C’est pourquoi, ce qui me rend le plus triste lors de la confession est quand j’entends que mes frères en Christ se sont jugés ou pire, ont fait des commérages sur leurs frères ou se sont heurtés par des paroles. La majorité des frères ont compris que  ces sont des péchés fratricides, et je sens qu’ils luttent de plus en plus pour ne plus tomber. Ici je crois qu’est important, comme dans toute famille, le rôle de médiateur du prêtre-père, pour aider ses frères-fils à apprendre l’art de dialoguer: nous pouvons avoir des opinions différentes, mais cela n’est pas un motif pour se fâcher, pour se disputer; nous devons faire la distinction entre une idée et la personne.

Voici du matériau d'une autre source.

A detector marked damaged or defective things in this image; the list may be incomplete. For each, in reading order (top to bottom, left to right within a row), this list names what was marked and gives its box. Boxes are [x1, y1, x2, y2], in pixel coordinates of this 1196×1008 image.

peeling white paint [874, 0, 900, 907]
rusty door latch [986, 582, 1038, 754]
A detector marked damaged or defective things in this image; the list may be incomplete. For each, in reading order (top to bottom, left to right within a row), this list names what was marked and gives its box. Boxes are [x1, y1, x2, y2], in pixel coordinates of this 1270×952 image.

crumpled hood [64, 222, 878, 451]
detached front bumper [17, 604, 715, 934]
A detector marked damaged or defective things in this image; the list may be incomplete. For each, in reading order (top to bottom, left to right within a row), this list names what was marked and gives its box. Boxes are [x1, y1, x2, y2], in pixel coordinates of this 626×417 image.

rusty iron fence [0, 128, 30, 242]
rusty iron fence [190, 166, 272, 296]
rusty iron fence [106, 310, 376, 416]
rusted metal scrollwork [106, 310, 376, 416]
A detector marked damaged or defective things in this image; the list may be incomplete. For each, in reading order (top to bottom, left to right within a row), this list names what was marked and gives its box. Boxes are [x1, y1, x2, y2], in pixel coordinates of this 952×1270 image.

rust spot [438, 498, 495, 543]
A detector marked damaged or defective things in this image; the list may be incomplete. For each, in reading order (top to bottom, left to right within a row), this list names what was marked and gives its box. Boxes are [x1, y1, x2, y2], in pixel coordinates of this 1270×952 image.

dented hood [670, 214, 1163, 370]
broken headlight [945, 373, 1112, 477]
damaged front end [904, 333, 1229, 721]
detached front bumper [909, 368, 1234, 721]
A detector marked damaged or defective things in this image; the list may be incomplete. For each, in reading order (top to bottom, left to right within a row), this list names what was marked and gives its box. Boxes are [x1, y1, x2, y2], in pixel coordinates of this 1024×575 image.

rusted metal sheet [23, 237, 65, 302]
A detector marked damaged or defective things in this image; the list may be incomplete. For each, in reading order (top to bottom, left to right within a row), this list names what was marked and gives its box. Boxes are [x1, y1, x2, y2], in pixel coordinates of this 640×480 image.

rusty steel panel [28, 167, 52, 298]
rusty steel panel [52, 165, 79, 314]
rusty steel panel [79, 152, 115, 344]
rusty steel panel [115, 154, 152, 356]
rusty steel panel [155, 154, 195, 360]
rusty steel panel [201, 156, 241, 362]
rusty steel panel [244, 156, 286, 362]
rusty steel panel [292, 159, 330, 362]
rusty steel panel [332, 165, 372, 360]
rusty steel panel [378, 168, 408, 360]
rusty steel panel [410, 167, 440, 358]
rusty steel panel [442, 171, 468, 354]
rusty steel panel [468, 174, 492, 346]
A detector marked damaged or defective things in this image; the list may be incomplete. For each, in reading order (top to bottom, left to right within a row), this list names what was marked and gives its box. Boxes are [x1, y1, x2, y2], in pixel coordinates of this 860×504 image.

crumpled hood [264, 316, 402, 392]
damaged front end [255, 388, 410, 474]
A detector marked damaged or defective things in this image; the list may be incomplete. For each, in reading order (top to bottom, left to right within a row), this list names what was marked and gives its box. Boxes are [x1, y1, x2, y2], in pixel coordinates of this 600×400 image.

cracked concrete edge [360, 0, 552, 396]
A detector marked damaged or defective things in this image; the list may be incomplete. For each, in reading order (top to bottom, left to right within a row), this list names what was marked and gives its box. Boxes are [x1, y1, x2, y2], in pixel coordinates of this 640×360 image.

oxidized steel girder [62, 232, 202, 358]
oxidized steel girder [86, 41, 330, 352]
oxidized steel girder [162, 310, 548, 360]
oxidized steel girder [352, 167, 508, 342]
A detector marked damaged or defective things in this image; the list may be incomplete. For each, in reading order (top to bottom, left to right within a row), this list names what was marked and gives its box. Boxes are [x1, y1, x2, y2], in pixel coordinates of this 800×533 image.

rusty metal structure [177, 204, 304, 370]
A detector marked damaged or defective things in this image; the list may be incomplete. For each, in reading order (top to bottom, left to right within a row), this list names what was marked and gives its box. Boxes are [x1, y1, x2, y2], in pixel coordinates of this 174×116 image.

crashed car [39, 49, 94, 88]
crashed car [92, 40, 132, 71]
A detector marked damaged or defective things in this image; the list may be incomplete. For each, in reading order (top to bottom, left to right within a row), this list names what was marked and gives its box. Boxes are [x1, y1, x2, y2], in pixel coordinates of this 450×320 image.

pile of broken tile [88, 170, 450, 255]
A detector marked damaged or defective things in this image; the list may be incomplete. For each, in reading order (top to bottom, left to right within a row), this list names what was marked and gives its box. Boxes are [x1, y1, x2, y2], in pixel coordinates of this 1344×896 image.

Cela n’a pas été facile, mais le Seigneur nous a aidés et nous avons atteint cet état où il arrive parfois d’être une centaines de personnes ensemble et de se sentir si proche avec tous, comme si on était avec sa famille: tout est naturel, on n’a rien à cacher, on est calme; tout ce que nous disons, tout ce que nous faisons, nous n’avons pas peur que les gens autour de nous l’interprètent mal ou déforment nos propos, il n’y a personne qui voudrait « nous prendre en défaut dans nos paroles » (comme cela se produit, par exemple, le dimanche lorsque l’on prêche, alors que des loups déguisés en moutons se faufilent dans le troupeau). Pour y parvenir, nous avons été aidés maintes fois par le rappel des paroles de l’apôtre Paul aux Éphésiens: „Entretenez-vous les uns les autres par des psaumes, par des hymnes et par des cantiques spirituels »( Eph. 5,19). Autrement dit, à notre niveau: il faut être attentifs au contenu de nos discussions; l’approche de tout sujet doit être la plus spirituelle possible, à l’abri des sujets du monde, à partir desquels il est probable de déclencher une querelle. Sinon, il est tout à fait difficile d’acquérir la maîtrise de soi, cela veut dire le pouvoir de ne pas parler des choses que nous regretterons après et de ne pas parler sans réfléchir aux conséquences douloureuses qui peuvent heurter notre prochain.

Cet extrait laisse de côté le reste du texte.